Alejandro Calvillo.
“Las
políticas de Trump y Bolsonaro van en sentidos paralelos: la desregulación, el
libre acceso a la explotación de los recursos naturales, el debilitamiento de
los derechos laborales, el ataque a las minorías, el apoyo a que las personas
se armen, el racismo, la homofobia, el desprecio de los derechos de las
mujeres, el desconocimiento de la evidencia científica, su crítica al Acuerdo
de París”. Fotos: Pablo Martínez Monsivais / Silvia Izquierda, AP
Las
propuestas fascistas de Bolsonaro de abrir a una mayor destrucción el Amazonas,
la selva tropical más importante, y de desconocer el Cambio Climático del
planeta, negándose a contribuir en el esfuerzo internacional para mitigarlo,
van en una misma dirección que, aunque atentan contra el planeta y la
humanidad, favorecen el crecimiento de las acciones en las Bolsas de Valores y
de la economía.
Las
declaraciones de Bolsonaro de abrir el Amazonas a una mayor explotación
ganadera, agrícola y minera, de desregular las prácticas industriales en
detrimento de la protección ambiental, laboral y sanitaria, han sido aplaudidas
por un amplio sector empresarial del Brasil y del mundo, y han provocado un
alza general en la Bolsa de Valores de ese país. Se repite el fenómeno de Trump
en el que las políticas que van contra la protección ambiental y las
condiciones de vida de las mayorías son una buena noticia para las Bolsas de
Valores y los indicadores macroeconómicos.
Bolsonaro es
un fascista, sabemos de sus posturas contra la igualdad de género, su
homofobia, su racismo, su respaldo de la tortura y sus declaraciones contra los
derechos de las minorías. Bolsonaro va más allá de Trump, su postura contra los
derechos de las minorías va contra los cimientos propios de la democracia, por
la cual quiere acceder al poder. Surge ahí la pregunta de si debe permitirse en
un sistema democrático que pueda acceder al poder quien postula principios
contra las bases mismas de la democracia.
El candidato
brasileño de la ultraderecha no ha aceptado participar en debates públicos, se
sabe bien de su incapacidad para argumentar, su desconocimiento de la política
y la economía, a pesar de que lleva más de 20 años en el poder legislativo.

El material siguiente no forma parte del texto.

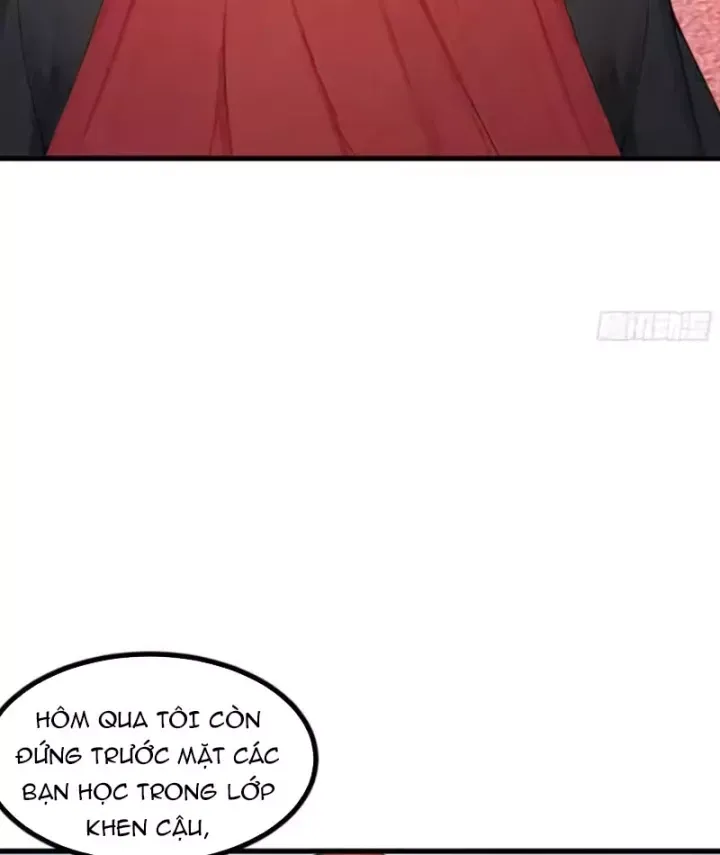 Thái Cổ Thập Hung: Người Khác Ngự Thú Ta Ngự Thú Nương Chap 125 - Next Chap 126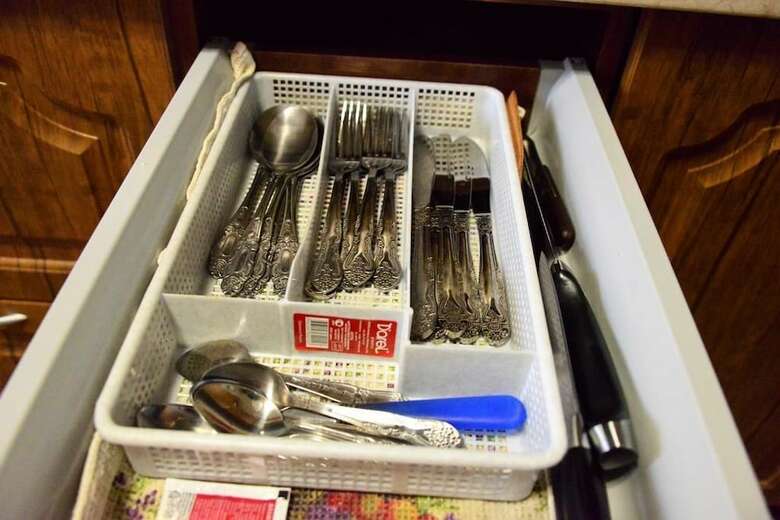 Apartamentos Bestflat24 Medvedkovo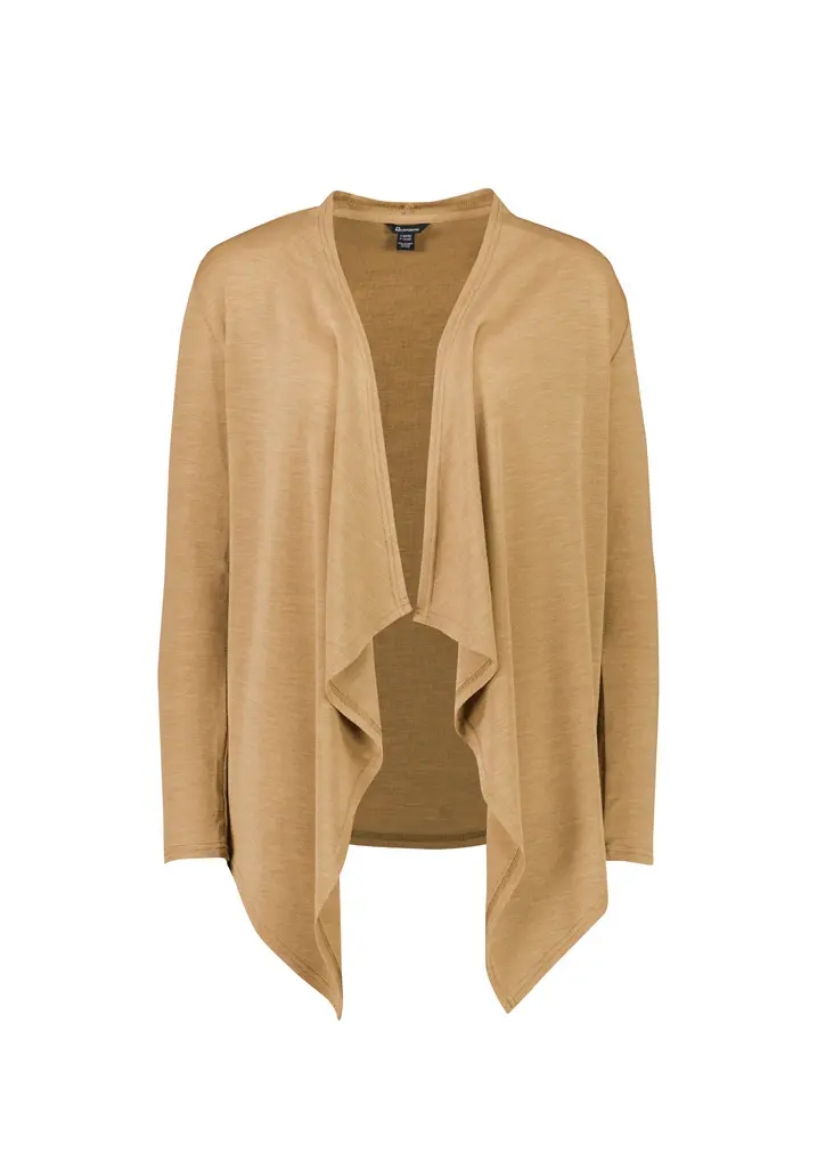 Picture of Biz Corporates, Womens Sofia Cardigan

Bolsonaro parece ser más una marioneta que un líder. Detrás de él se encuentra,
moviendo los hilos, Paulo Guedes, un economista formado en la Universidad de
Chicago, cercano ideológicamente a los economistas que acompañaron a Augusto
Pinochet, formados también en la misma Universidad. Guedes propone privatizar
todas las empresas del Estado, establecer el mismo impuesto para todos los
ciudadanos sin importar el nivel de ingresos y desaparecer el sistema actual de
pensiones y privatizarlo, dejando a cada trabajador ahorrar para su retiro.
Las
políticas de Trump y Bolsonaro van en sentidos paralelos: la desregulación, el
libre acceso a la explotación de los recursos naturales, el debilitamiento de
los derechos laborales, el ataque a las minorías, el apoyo a que las personas
se armen, el racismo, la homofobia, el desprecio de los derechos de las
mujeres, el desconocimiento de la evidencia científica, su crítica al Acuerdo
de París. Todos estos principios van contra la democracia, entendiendo a ésta
como el ejercicio del Gobierno por el bienestar colectivo. No importa que estos
principios claramente actúen contra el planeta y comprometan las condiciones de
vida de la humanidad, son y siguen siendo aplaudidos por las grandes
corporaciones, su existencia fortalece las bolsas de valores.
De Obama se
pasó a Trump, de Lula se puede pasar a Bolsonaro. Ni Obama ni Lula son
creadores de Trump y Bolsonaro, pero sí quienes reaccionaron en contra de Obama
y Lula construyeron estos monstruos. Y estos monstruos funcionan muy bien para
la economía neoliberal dominada por las grandes corporaciones.
Los
monstruos son creaciones humanas y, por lo tanto, son humanos. La sociedad se
va convirtiendo en una monstruosidad bajo la primicia del libre mercado
absoluto. Los valores que se imponen son aquellos que siempre fueron combatidos
por la filosofía perene, es decir, por todas las formas de sabiduría
tradicional. Los valores son así invertidos convirtiéndose en contravalores.